Suprachoroidal Prostheses
The picture detects the chip, or the processed image detected by the camera is brought to it. The chip alone is implanted suprachoroidal because of the minimal iatrogenic impairment of the retina. These systems include Bionic Vision Australia (BVA) [66-71], Suprachoroidal–transretinal Stimulation [72-75].
Conclusion
Pathophysiology of neurotransmission in the visual pathway does not, in theory, allow for the successful use of a bionic eye. Therefore, the direction of development should be pointed towards a different method.
Funding
This work was supported by Charles University Prague, Czech Republic (PROGRESS Q40/07).
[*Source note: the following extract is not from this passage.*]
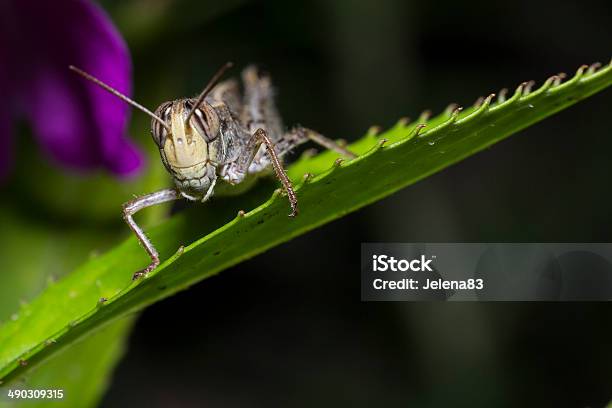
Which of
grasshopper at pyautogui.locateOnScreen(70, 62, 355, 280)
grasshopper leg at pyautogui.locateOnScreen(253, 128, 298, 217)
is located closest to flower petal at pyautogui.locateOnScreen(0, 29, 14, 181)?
grasshopper at pyautogui.locateOnScreen(70, 62, 355, 280)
Availability of Data and Materials
All data generated or analysed during this study are included in this published article or are available from the corresponding author.
Ethics approval and Consent to Participate
All patients included in the present study consented to participate, and the study protocol conformed to the principles outlined in the Declaration of Helsinki within the ethic committee.
Disclaimer
The authors of the study state that the origin and topic of the expert message and its publication are not in conflict of interest and the study is not supported by any pharmaceutical company.